Now, Comer’s family says she can easily keep up with her coaches and family members, all of whom are avid skiers.
But beyond skiing, participating in Powderhounds and the TRS program offers the disabled the opportunity to gain life skills, independence and confidence, team coach Roger Schramm said. In some cases, the students’ skills surpass those of their instructors, he said.
“They get confidence out of it,” Schramm said. “They gain the ability to be away from their family or group homes. They get an opportunity to do something they don’t normally.”
Comer’s mother, Joanne Comer, said she has watched her daughter grow both physically and emotionally as a result of the program and Special Olympics, saying her daughter is an inspiration to other people with Down syndrome in the community.
“It really gives folks like Heather the opportunity to participate in a sport with their friends and family members, different volunteers and different people from the community that participate in the program,” she said.
Heather Comer’s personal coach, Joanie Sloan, said the program has helped Comer mature and become independent.

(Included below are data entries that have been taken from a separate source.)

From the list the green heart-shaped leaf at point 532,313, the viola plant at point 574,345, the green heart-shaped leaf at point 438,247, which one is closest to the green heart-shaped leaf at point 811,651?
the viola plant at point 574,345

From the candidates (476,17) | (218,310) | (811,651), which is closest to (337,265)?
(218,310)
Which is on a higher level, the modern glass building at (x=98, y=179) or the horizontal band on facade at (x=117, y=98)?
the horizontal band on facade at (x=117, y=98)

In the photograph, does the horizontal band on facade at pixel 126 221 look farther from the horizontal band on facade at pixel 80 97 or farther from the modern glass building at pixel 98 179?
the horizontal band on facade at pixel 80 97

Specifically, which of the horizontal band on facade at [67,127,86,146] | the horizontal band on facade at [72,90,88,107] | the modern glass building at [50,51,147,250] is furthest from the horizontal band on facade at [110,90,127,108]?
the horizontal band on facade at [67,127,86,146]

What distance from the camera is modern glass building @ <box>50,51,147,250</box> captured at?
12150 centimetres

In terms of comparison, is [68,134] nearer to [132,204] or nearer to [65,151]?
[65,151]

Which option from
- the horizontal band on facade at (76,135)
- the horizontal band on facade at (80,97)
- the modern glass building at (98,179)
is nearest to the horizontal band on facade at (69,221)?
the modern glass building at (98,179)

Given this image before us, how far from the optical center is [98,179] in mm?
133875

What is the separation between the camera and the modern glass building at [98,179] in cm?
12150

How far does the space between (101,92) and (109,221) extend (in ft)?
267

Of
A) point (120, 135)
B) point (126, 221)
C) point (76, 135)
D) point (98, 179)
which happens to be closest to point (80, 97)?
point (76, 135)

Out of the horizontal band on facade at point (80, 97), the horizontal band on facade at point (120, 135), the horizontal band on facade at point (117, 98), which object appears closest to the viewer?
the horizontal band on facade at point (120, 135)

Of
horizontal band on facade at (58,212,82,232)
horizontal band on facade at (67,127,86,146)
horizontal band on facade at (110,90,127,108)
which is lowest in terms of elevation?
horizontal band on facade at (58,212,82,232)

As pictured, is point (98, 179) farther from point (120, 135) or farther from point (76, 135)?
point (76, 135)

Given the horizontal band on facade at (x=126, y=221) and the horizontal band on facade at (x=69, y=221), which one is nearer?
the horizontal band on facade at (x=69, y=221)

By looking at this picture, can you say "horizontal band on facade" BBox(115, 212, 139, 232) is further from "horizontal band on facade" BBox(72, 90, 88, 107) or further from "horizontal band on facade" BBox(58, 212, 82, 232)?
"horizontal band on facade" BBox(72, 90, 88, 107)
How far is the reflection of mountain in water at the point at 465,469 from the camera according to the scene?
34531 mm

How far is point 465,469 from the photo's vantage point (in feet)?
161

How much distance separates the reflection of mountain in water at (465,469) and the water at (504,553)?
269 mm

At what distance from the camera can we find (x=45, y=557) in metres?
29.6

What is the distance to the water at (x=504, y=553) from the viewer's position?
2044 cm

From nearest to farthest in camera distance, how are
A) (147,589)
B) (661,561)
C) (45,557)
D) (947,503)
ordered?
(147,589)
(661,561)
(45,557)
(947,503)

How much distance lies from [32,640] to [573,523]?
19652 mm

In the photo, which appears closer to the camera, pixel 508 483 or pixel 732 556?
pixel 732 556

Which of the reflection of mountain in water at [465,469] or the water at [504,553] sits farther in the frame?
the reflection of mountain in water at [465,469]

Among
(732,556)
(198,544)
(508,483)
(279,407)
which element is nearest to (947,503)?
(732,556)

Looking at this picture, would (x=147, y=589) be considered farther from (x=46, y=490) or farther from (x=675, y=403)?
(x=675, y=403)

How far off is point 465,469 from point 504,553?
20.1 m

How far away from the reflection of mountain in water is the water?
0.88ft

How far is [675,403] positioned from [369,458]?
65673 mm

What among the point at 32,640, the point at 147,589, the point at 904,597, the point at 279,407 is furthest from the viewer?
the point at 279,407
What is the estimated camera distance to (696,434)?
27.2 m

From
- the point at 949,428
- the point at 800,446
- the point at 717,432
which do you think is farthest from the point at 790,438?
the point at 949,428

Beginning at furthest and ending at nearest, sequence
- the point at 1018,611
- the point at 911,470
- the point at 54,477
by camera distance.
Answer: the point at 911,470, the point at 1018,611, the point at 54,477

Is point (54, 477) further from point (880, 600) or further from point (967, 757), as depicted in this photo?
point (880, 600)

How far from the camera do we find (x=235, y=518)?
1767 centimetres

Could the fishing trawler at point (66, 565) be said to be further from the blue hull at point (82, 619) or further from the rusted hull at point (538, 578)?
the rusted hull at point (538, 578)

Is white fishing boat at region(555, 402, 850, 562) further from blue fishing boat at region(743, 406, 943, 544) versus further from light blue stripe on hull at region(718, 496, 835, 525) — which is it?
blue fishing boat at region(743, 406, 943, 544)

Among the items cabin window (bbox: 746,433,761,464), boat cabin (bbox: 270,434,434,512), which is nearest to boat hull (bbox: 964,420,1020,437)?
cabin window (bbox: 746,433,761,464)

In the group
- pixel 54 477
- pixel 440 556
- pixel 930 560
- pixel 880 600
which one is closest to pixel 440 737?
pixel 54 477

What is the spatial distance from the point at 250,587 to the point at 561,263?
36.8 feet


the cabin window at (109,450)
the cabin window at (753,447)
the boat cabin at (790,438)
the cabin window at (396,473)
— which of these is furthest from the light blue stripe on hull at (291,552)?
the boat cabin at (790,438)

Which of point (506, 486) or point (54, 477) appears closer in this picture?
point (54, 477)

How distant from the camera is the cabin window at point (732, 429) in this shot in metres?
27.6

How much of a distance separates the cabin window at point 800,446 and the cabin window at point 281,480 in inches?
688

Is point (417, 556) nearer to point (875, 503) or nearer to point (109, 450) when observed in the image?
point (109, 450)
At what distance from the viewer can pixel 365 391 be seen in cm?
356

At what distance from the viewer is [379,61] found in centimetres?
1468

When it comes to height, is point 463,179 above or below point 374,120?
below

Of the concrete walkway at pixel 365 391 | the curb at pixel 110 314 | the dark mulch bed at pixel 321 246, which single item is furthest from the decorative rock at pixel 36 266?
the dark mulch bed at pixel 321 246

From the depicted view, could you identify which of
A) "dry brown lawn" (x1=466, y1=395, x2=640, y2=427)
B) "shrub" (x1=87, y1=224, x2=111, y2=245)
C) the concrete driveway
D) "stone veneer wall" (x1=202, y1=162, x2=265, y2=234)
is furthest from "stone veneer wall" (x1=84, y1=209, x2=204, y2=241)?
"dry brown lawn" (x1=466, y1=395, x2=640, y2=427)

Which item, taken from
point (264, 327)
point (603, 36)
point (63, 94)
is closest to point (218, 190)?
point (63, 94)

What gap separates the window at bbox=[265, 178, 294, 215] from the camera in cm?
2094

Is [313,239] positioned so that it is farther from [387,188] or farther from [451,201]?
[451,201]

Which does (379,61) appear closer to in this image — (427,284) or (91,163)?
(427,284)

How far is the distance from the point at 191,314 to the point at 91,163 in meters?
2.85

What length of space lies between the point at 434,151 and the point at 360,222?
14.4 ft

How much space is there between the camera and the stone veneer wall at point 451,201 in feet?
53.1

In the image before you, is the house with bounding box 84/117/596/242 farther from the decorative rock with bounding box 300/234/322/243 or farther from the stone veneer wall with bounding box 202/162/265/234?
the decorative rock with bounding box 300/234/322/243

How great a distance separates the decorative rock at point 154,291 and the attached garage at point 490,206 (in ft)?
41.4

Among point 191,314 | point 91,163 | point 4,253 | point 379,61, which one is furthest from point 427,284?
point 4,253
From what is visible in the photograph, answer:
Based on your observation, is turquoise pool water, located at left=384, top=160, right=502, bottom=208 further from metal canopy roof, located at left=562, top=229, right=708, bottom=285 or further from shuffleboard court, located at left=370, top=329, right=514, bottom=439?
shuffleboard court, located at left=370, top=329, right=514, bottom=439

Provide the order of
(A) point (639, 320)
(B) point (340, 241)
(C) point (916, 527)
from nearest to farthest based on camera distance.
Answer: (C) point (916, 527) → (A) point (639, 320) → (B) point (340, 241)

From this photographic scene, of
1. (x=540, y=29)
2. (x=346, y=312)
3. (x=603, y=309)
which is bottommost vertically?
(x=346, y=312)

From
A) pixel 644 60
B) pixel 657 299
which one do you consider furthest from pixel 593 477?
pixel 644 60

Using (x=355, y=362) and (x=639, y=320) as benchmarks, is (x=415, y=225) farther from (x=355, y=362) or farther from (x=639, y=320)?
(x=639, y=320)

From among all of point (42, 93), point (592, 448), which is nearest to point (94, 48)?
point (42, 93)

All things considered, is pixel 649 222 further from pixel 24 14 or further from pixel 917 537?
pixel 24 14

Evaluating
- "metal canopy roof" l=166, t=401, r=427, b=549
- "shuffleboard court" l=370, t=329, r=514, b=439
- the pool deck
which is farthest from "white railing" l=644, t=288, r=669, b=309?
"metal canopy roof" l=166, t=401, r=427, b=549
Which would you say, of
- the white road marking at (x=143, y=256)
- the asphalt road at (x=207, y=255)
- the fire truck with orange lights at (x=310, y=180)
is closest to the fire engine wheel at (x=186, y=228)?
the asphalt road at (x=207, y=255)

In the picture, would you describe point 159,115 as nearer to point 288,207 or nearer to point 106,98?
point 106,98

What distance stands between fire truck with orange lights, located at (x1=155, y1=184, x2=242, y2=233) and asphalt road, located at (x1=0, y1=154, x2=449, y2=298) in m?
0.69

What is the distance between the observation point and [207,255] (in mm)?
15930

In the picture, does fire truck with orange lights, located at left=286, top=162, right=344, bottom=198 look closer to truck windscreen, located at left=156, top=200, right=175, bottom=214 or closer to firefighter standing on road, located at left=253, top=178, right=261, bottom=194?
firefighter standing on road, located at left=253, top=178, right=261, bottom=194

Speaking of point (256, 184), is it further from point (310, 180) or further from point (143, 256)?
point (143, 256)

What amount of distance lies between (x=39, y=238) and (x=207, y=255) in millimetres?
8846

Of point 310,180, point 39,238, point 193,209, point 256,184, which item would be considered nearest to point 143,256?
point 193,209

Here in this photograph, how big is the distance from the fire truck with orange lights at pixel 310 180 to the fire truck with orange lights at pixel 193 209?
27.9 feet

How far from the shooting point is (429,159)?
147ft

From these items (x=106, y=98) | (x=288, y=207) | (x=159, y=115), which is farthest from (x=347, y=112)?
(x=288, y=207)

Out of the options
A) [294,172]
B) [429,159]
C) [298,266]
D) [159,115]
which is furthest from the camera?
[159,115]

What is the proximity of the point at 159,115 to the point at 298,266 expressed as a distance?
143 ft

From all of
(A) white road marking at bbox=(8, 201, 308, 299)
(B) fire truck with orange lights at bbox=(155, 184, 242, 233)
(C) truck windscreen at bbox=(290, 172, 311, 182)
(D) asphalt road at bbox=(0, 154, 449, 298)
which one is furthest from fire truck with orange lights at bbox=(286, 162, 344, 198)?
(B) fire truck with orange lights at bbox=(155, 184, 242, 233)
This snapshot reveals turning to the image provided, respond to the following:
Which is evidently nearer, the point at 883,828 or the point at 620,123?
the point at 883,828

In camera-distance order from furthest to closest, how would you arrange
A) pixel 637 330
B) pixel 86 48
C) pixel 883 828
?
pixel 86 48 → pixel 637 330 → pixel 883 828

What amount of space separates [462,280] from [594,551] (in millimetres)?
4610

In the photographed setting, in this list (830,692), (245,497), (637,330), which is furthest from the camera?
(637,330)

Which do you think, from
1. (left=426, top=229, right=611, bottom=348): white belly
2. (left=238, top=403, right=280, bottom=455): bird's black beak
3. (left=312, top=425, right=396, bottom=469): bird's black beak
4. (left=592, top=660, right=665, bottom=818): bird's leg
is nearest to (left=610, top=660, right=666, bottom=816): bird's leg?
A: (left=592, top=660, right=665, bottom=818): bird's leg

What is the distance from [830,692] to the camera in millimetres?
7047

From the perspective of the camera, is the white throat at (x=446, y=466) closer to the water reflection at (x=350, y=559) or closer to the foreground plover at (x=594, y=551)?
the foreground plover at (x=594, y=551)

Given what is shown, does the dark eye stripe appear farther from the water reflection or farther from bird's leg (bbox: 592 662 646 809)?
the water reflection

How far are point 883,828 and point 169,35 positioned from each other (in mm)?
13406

Sloan, whose own son has Down syndrome, said Comer is a leader on the team and helps other students when they need it, pushing and motivating her friends on the mountain.
“She kind of does it all pretty much on her own as far as the competing,” Sloan said. “As good as she is, she could probably be a coach.”
Despite her skills, Sloan said Comer knows what it’s like to fail, and she knows she can’t always be the best. But that doesn’t bother her, Sloan said. The purpose of the program is not to win but to have fun.
“I think if she didn’t win a gold medal she’d be happy,” Sloan said. “She’s very motivated and driven and she’s just very great to be around and has a great personality. I think she’s going to do good if she has a lot of fun and just goes for it.”
And Heather Comer agrees. For her, going to South Korea isn’t all about winning gold medals or racing as fast as she can. For now, the athlete is more interested in making new friends, doing what she loves and, most importantly, having fun.
“That’s what it’s all about,” she said. “Fun.”